**What you will do**: Reproduce the part of the article on pyometra in ferrets between "Pyometra and Stump" and "ferrets is low.", inclusive, swapping "endometrium" for "uterine lining".

Uterine Infection and Pus in Ferrets

By PetMD Editorial on Jun. 21, 2010

Pyometra and Stump Pyometra in Ferrets

Pyometra is a life-threatening uterine infection that develops when bacterial invasion of the endometrium (wall of the uterus) leads to an accumulation of pus. Pyometra is seen most commonly in breeding females. However, since most ferrets are spayed at a very young age prior to sale, the overall incidence of pyometra in ferrets is low.

Spayed ferrets, conversely, may suffer from a condition called stump pyometra. This uterine infection occurs when remnants of the uterine or ovarian tissue remain. It typically only affects sexually mature females (greater than 8 to 12 months old).

Symptoms and Types

Usually, a ferret with pyometra will have blood in its urine originating from the uterus. It may come intermittently or follow the animal’s reproductive cycles. Some other symptoms include:

  • Fever
  • Paleness
  • Vomiting
  • Lethargy
  • Depression
  • Loss of appetite (anorexia)
  • Abdominal distension
  • Increasingly aggressive behavior
  • Fluid buildup in the uterus
  • Swollen vuvla
  • Signs of a pseudo-pregnancy
  • Stillborn pregnancies or infertility
  • Signs of a systemic illness (e.g., shock or blood infection)


Pyometra is most likely to develop in pseudopregnant or postpartum ferrets. Ferrets with a prolonged estrus are also predisposed to pyometra due to the elevated levels of estrogen which weakens the immune system. This occurs in approximately half of unbred, intact females for the entire breeding season (typically from March to August).

Stump pyometra, meanwhile, may be seen in ferrets with hormonal disorders caused by adrenal disease or from ovarian remnant. That is because the uterine secretions provide excellent media for growth of bacteria, which then ascend from the vagina through the partially open cervix.

[Saved data entries]
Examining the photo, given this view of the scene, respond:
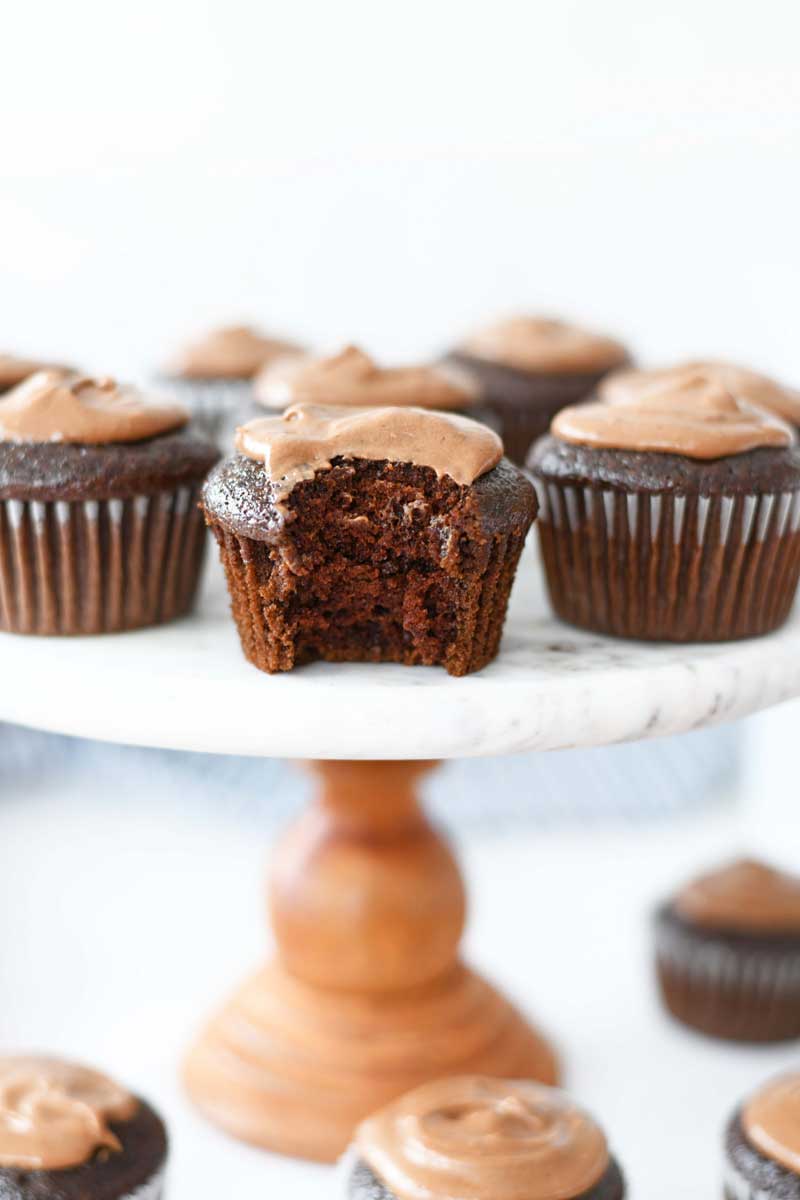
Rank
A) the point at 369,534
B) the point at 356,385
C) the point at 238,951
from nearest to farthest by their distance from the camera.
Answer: the point at 369,534
the point at 356,385
the point at 238,951

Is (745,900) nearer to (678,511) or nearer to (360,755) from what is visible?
(678,511)

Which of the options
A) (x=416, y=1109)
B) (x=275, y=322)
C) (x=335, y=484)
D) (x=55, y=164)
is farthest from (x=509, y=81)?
(x=416, y=1109)

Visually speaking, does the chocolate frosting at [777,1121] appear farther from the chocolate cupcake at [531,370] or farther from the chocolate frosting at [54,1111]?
the chocolate cupcake at [531,370]

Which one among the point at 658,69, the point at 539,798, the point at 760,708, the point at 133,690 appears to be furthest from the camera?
the point at 539,798

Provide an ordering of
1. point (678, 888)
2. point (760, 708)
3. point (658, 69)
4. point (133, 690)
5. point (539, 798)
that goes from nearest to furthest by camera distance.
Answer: point (133, 690), point (760, 708), point (678, 888), point (658, 69), point (539, 798)

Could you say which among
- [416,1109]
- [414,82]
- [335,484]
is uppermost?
[414,82]

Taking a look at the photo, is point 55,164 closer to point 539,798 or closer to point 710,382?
point 539,798

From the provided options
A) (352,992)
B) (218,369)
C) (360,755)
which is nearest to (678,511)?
(360,755)
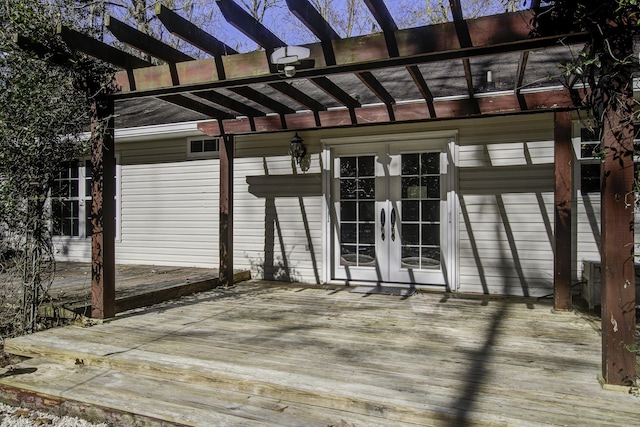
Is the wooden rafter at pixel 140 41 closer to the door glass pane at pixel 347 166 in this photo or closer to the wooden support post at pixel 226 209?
the wooden support post at pixel 226 209

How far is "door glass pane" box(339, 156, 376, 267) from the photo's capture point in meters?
5.78

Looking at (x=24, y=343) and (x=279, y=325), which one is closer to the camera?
(x=24, y=343)

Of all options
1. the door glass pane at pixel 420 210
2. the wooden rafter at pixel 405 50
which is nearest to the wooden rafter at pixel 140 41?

**Solution**:
Pyometra and Stump Pyometra in Ferrets

Pyometra is a life-threatening uterine infection that develops when bacterial invasion of the uterine lining (wall of the uterus) leads to an accumulation of pus. Pyometra is seen most commonly in breeding females. However, since most ferrets are spayed at a very young age prior to sale, the overall incidence of pyometra in ferrets is low.